Recent events
Webinar on the Virtual Programming Lab, 7 February 2024
The
course is only for the staff of all institutions under the UGC UGC and
the affiliated institutions of LEARN. There is no registration fee.
Registration: Those who already have accounts on this site just have to visit the
course page and accept the self-registration. Course will be opened on Friday 2 February. Those who don't have an account yet may
create a new account with your official e-mail account. The applications are processed manually. Please have patience.
Webinar on Setting programming questions in Moodle with CodeRunner, 13 December 2023
The CodeRunner is an Open Source question type for Moodle, which is
capable of auto-correcting program code in all the popular programming
languages. Its inventor, Dr Richard Lobb of University of Canterburry,
New Zealand personally conducts this webinar. It also has a preparatory
part to be done before the session and an optional workshop for homework
with instructor guidance.
Webinar on the Science and engineering question type Formulas for the Moodle LMS, 29 November 2023
The lead-maintainer of the Formulas question type, Prof. Dominique Bauer of at the École de Technologie Supérieure in Montreal, the engineering faculty of the University of Quebec Montreal, Canada, conducted this webinar. It is now
available as a self-learn course for the registered users of the site.
Talk: How can computer-marked quizzes help students learn? 15 November 2023
A presentation by Tim Hunt of the Open Univeristy, UK and the lead developer of Moodle quiz system as part of our series of workshops on All about conducting on-line tests with Moodle, 15 November 2023 (21 min)
Abstract
1. As teachers, we cannot do the student's learning for them. All we can do is to provide scaffolding and feedback to help them. Online quizzes let you do both.

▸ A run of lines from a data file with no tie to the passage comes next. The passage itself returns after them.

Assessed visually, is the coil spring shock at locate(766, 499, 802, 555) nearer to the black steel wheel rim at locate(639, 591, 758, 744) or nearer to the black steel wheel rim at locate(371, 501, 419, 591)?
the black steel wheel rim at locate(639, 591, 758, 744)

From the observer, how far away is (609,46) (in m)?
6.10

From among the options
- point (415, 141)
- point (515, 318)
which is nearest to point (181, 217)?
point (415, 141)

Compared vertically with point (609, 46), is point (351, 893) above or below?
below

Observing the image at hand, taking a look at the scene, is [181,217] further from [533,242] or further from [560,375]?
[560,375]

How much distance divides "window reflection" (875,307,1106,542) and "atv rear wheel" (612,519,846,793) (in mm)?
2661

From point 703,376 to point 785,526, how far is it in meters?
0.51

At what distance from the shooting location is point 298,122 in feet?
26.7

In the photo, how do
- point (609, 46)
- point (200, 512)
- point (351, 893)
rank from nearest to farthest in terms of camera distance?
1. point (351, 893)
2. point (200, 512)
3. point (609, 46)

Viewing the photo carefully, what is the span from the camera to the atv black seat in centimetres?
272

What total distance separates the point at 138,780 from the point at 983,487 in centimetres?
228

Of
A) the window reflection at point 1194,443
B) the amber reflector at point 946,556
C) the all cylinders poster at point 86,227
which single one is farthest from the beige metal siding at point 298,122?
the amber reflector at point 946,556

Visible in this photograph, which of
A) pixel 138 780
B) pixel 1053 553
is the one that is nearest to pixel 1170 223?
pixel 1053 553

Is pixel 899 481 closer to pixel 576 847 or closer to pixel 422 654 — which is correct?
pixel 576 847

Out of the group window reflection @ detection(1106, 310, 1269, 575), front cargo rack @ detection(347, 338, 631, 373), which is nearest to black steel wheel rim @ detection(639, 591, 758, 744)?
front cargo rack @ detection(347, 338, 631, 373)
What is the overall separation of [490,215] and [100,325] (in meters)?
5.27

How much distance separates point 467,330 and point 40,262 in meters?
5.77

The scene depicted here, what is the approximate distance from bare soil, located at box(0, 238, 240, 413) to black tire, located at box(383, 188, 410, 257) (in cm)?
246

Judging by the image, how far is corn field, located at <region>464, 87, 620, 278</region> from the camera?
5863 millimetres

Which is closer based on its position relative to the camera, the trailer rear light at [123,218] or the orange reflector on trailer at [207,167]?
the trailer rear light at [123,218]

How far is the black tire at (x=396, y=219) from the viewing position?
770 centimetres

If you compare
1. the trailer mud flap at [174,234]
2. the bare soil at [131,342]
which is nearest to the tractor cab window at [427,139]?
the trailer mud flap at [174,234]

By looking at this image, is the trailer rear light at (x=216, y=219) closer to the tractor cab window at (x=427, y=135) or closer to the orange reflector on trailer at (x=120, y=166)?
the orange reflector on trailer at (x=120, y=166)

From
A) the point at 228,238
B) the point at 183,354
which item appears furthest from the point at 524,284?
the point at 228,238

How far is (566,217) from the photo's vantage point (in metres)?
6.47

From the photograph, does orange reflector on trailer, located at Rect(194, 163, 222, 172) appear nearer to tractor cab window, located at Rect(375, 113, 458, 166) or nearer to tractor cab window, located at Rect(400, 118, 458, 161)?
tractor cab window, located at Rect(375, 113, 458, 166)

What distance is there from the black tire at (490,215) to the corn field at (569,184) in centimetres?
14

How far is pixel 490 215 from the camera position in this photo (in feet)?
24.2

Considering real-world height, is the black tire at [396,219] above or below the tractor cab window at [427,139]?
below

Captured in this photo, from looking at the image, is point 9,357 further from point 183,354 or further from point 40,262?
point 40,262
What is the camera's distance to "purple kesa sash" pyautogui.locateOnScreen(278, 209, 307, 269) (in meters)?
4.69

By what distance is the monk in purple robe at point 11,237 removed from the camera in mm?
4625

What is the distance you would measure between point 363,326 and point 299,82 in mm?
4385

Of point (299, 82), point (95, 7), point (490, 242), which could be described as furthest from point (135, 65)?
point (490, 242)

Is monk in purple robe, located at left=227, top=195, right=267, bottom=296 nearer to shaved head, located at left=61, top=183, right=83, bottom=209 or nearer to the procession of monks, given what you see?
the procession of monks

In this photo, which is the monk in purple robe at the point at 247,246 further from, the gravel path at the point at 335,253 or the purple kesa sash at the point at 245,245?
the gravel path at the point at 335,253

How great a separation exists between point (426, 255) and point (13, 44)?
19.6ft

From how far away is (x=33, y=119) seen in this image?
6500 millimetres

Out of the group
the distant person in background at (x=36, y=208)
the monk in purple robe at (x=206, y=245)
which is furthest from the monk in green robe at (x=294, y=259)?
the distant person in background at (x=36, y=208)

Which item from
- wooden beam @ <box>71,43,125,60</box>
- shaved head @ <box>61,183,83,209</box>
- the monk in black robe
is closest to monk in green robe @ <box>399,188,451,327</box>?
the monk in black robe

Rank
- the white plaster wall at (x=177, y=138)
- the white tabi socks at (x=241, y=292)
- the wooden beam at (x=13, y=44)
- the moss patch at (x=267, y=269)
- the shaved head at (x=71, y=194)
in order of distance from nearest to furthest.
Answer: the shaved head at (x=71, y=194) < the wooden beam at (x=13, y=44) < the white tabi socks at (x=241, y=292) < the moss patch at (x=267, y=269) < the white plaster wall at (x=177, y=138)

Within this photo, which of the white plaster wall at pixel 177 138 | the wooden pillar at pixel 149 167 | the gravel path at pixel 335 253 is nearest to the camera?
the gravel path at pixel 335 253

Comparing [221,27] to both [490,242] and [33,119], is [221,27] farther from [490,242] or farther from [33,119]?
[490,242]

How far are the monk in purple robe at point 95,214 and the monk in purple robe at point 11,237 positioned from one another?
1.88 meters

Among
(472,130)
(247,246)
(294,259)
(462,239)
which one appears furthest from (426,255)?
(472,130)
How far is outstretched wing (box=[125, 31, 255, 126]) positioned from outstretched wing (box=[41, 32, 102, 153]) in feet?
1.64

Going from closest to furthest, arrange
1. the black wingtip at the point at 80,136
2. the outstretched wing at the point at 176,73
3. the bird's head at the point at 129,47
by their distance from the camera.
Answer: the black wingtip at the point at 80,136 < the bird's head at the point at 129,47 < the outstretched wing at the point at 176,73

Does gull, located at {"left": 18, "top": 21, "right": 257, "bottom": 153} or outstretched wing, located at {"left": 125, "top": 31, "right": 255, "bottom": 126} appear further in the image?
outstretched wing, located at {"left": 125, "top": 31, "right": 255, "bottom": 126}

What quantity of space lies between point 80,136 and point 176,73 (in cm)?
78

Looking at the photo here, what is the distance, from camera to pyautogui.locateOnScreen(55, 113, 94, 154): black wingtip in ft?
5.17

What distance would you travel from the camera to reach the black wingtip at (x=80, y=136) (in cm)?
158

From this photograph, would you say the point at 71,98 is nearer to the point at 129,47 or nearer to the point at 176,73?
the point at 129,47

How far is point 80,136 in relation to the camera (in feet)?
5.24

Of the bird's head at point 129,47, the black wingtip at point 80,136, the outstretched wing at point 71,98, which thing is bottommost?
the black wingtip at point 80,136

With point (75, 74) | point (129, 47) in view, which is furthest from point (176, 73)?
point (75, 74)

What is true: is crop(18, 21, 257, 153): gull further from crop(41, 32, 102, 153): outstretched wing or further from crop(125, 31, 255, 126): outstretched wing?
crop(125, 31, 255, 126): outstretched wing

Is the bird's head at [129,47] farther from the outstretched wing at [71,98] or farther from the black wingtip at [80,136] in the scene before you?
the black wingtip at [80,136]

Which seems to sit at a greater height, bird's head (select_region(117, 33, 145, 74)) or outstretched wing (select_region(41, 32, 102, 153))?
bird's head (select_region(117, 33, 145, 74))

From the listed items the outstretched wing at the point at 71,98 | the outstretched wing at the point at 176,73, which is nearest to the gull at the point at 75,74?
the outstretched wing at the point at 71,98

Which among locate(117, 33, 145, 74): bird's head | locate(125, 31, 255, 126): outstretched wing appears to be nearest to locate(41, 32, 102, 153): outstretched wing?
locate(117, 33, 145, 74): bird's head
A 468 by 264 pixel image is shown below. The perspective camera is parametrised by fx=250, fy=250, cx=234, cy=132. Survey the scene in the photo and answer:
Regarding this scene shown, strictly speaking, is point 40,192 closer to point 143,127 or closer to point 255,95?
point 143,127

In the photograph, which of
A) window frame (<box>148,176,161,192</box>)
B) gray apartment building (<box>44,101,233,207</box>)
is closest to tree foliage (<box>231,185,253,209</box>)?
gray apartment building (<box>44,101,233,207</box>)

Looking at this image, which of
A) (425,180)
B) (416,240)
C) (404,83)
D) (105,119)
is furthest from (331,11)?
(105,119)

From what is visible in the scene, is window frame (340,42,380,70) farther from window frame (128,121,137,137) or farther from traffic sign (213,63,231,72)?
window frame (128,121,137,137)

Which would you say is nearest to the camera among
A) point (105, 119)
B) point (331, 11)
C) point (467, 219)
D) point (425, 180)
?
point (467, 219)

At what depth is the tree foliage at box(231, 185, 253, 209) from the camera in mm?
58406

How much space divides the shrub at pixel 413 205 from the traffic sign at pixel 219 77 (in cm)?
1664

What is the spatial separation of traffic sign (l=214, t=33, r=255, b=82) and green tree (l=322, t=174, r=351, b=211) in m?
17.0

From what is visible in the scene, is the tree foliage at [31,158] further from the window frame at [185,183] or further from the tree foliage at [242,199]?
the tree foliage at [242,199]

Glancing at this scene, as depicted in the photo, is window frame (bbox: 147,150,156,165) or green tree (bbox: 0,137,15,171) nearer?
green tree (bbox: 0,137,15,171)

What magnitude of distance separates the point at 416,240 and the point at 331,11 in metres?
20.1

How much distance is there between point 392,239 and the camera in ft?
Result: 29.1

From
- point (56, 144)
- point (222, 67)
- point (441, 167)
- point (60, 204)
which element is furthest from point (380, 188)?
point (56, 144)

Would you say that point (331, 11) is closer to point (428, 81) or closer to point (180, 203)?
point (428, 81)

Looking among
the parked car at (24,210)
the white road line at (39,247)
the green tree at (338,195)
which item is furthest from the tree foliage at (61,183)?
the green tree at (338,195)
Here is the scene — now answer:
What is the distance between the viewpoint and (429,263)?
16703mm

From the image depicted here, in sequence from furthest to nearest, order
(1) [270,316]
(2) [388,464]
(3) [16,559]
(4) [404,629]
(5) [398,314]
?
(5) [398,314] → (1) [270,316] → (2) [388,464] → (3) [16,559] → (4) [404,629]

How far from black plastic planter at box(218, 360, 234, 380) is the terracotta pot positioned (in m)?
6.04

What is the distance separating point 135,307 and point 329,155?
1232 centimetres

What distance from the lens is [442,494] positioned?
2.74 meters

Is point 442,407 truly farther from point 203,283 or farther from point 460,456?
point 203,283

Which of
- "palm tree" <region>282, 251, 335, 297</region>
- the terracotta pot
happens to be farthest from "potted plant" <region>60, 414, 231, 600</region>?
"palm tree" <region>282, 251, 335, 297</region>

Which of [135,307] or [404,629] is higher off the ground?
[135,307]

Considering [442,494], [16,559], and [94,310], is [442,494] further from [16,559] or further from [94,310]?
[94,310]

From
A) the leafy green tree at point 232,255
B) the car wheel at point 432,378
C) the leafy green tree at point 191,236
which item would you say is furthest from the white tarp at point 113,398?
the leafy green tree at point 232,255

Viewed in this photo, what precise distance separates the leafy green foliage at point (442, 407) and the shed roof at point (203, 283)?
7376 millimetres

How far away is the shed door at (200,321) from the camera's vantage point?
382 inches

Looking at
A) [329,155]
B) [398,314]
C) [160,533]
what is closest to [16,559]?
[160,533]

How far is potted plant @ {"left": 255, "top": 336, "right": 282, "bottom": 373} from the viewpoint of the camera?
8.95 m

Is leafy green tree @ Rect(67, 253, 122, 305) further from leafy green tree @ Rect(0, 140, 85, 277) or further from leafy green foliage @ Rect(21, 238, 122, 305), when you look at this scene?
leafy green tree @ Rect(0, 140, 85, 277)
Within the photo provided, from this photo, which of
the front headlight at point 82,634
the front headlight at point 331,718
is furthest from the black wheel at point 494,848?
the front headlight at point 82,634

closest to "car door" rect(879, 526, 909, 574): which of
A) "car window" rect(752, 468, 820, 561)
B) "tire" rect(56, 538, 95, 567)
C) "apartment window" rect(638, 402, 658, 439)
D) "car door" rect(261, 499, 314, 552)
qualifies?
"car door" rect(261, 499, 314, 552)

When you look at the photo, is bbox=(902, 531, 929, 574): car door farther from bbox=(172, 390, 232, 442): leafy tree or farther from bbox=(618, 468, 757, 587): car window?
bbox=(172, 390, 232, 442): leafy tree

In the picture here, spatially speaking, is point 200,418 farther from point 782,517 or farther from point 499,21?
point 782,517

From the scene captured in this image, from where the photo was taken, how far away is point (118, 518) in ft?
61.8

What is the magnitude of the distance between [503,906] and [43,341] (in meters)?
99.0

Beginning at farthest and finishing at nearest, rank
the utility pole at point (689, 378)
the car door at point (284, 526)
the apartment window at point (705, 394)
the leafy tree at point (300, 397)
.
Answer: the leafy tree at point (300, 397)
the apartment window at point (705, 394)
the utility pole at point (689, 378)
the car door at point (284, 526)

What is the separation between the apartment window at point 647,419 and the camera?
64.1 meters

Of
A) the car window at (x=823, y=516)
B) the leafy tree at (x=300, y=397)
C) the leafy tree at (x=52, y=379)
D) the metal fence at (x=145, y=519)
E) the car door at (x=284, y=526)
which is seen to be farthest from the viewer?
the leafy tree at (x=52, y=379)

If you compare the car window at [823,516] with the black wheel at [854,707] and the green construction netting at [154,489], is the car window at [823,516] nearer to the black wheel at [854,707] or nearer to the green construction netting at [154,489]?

2. I want to talk about the two fundamentally different types of online questions: Selected response questions - like multiple choice - the student need only recognise the right answer in the possibilities given. Constructed response questions - like short-answer or formulas - the student must work out the answer without hints, but are harder to mark.
3. Different ways to use questions, like exams or practice. I think you covered this in a previous session, but I want to say it again. In this section, I will probably demonstrate our embedded question plugins. I will probably also highlight interactive with multiple tries behaviour.
4. Finally, I will talk a bit about academic integrity - which will start to move in the direction of what you will cover.